BEGIN Excerpt
Jenny McPhee
Jenny McPhee is a translator and the author of the novels The Center of Things, No Ordinary Matter, and A Man of No Moon. For NYRB Classics she translated Curzio Malaparte’s The Kremlin Ball and Natalia Ginzburg’s Family Lexicon. She is the director for the Center of Applied Liberal Arts at New York University.
Elena Ferrante wrote of Lies and Sorcery, Elsa Morante’s 1948 masterpiece, “I discovered that an entirely female story—entirely women’s desires and ideas and feelings—could be compelling and, at the same time, have great literary value.” It's no coincidence that the two novelists’ names rhyme; Ferrante chose her pen name precisely because she holds Morante in such high esteem. This month, NYRB publishes the first unabridged English edition of Morante's hugely-influential novel which will, hopefully, induce something akin to Ferrante fever and recalibrate the imbalance between her obscurity here and her iconic status in Italy.
END Excerpt
BEGIN Source information
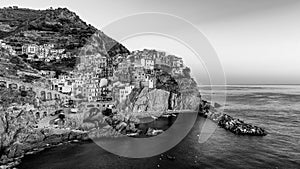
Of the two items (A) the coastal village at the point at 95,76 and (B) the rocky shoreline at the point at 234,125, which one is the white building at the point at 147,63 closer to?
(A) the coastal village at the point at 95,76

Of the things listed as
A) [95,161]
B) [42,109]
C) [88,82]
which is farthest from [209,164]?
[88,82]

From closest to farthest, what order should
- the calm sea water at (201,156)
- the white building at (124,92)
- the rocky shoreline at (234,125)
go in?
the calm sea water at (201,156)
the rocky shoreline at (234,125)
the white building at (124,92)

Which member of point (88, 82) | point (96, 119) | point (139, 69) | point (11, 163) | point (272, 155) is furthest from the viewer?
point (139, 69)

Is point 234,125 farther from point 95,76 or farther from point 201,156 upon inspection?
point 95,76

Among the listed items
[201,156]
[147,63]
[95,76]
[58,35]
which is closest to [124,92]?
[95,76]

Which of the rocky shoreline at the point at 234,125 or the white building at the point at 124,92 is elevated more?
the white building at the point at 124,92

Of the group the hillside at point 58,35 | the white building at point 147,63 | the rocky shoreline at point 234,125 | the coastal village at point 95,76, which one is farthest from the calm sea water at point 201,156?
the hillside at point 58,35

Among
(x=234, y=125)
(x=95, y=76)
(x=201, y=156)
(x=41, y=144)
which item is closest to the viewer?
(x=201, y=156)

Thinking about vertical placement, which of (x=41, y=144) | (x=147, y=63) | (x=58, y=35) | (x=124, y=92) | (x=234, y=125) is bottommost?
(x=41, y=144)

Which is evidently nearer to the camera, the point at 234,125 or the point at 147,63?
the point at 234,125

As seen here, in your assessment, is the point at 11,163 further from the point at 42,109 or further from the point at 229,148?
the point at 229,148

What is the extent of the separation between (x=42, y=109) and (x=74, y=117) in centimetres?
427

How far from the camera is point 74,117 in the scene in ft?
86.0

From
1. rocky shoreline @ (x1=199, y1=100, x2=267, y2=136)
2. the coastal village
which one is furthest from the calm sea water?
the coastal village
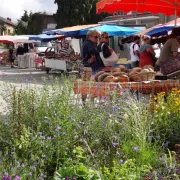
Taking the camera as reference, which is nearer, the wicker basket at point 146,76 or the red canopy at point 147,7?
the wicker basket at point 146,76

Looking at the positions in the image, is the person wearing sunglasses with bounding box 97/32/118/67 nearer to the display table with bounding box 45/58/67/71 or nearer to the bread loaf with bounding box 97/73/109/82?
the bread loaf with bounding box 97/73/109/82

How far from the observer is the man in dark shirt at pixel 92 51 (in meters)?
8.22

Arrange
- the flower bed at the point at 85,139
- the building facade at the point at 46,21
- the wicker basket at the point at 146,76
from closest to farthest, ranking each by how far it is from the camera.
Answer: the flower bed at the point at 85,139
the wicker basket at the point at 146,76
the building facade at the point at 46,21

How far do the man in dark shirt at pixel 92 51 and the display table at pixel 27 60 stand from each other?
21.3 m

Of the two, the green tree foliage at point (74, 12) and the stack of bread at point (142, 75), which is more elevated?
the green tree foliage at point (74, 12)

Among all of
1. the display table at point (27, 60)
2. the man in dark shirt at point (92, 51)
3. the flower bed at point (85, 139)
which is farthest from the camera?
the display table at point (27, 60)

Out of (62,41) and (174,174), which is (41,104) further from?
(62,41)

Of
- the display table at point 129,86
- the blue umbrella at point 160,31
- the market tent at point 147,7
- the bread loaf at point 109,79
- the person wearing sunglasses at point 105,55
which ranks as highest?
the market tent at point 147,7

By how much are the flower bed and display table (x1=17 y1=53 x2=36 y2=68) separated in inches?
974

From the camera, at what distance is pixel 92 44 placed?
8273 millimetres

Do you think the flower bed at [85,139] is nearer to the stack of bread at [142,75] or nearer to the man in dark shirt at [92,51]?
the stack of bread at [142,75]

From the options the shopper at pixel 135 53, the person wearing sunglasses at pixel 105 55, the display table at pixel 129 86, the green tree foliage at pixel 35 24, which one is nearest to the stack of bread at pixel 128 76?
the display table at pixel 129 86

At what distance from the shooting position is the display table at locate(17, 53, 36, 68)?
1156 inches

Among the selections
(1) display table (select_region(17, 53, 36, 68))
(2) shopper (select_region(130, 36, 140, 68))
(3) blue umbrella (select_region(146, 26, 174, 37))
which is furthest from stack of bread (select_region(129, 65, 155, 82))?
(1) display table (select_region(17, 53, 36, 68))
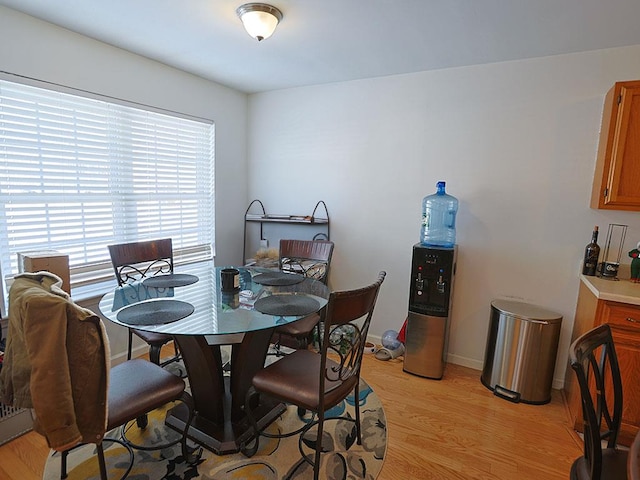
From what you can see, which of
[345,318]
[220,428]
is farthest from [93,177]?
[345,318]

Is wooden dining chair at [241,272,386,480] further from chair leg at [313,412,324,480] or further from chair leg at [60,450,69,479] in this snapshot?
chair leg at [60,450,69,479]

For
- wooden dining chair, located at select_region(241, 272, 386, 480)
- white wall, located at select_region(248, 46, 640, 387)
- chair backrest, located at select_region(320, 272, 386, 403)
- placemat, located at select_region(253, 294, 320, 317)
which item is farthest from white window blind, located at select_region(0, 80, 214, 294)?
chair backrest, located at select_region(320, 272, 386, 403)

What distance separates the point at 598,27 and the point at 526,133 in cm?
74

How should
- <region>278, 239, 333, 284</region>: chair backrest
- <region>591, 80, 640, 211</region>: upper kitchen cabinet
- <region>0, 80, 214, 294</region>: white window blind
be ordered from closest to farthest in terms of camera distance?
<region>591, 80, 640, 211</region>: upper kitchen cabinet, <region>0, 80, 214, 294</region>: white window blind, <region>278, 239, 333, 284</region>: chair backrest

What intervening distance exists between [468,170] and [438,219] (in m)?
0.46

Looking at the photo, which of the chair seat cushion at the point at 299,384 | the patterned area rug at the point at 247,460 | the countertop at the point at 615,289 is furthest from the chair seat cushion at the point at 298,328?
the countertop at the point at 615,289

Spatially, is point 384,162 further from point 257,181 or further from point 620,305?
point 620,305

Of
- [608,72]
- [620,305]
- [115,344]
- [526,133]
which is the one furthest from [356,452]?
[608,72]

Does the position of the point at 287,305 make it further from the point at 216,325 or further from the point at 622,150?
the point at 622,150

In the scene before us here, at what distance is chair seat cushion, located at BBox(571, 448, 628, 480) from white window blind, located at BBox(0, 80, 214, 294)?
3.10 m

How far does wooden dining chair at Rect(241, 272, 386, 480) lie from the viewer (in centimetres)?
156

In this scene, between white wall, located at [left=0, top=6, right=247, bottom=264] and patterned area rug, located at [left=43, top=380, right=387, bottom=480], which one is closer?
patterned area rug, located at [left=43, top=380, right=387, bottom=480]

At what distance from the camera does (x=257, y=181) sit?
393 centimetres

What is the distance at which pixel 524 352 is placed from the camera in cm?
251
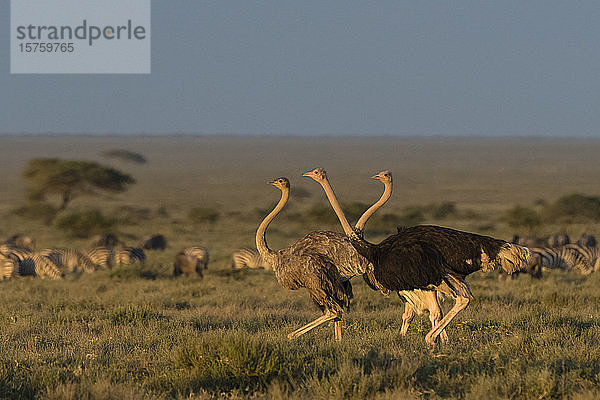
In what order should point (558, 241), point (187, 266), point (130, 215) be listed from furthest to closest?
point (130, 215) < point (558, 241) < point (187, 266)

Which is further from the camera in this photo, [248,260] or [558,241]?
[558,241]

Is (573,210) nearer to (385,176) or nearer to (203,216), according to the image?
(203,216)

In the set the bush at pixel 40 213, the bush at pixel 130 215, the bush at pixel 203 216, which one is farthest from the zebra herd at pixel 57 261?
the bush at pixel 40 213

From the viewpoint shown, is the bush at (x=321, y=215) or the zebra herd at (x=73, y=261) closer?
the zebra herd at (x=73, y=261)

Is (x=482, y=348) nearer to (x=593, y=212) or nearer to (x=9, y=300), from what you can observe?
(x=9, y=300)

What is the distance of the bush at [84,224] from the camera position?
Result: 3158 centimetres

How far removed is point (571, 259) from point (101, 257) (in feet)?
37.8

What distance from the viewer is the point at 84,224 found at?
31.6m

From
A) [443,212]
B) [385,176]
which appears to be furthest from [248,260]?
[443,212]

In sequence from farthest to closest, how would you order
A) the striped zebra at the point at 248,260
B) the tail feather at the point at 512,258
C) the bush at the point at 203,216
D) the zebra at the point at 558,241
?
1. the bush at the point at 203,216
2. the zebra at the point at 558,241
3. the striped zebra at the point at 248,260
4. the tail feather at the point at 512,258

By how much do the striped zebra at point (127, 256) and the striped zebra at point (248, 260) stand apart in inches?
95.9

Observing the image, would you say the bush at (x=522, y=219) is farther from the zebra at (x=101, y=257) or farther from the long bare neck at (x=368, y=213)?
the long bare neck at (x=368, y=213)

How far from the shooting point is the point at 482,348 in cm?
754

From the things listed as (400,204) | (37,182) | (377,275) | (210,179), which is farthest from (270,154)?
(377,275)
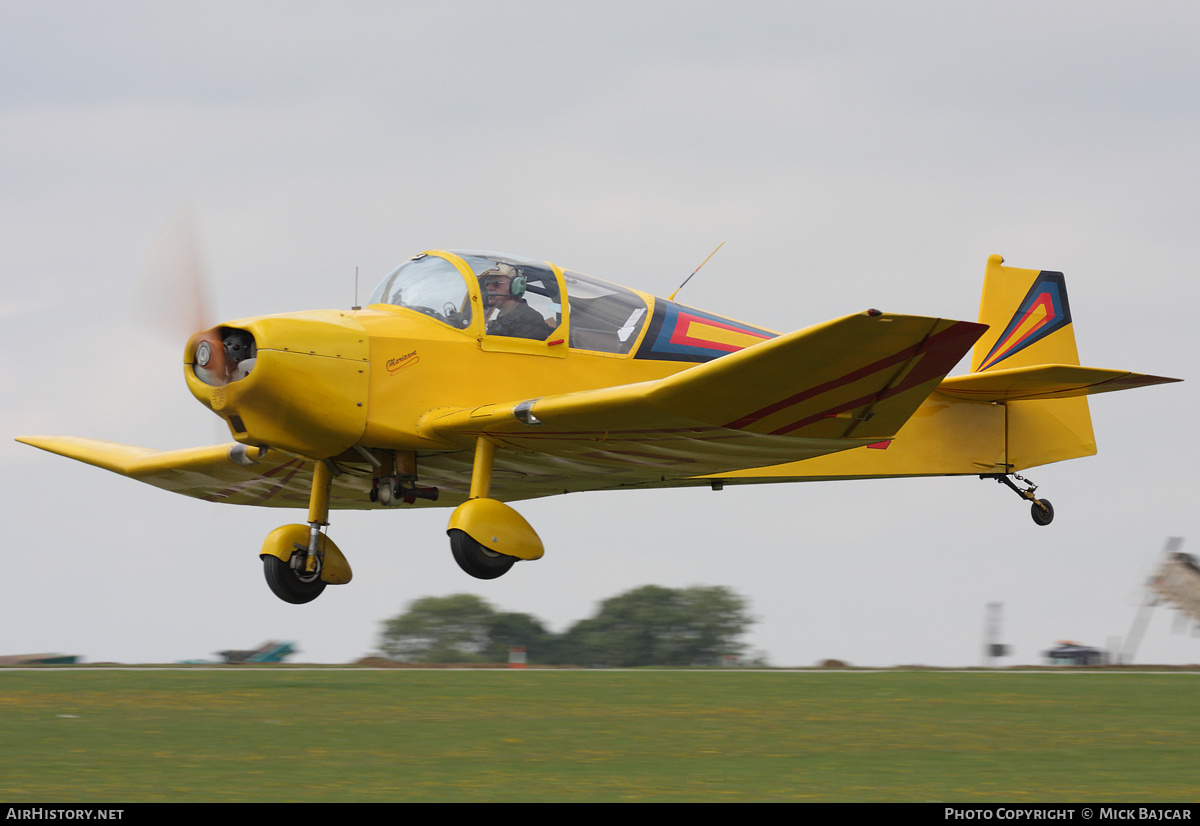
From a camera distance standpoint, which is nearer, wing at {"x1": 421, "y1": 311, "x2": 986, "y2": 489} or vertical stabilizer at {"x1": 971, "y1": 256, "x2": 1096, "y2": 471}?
END Source information
Your goal:
Continue the piece about Elsa Morante's novel Lies and Sorcery from where it stops, starting after its last sentence.

Your response:
Elisa, narrator and protagonist of this family saga, is a twenty-five-year-old woman contemplating the loss of her adoptive mother and reflecting on her chief inheritance: a genetic predisposition toward self-deceit and delusions of grandeur. In Sicily, Elisa has locked herself in a heavily-curtained room at her guardian's house and vowed to remain until she has fully recounted the lies and fantasies that foregrounded her childhood; her hope is that in doing so she might lift her family's curse. A plot synopsis of the novel inevitably sounds melodramatic (incestuous love triangles, fabricated love letters), just as the libretto to a Mozart opera might, but there’s a vast cistern of emotion beneath the surface activity. Uncomfortable truths are repressed and lies are allowed to achieve an architectural significance, serving as the shaky foundation for generations that follow.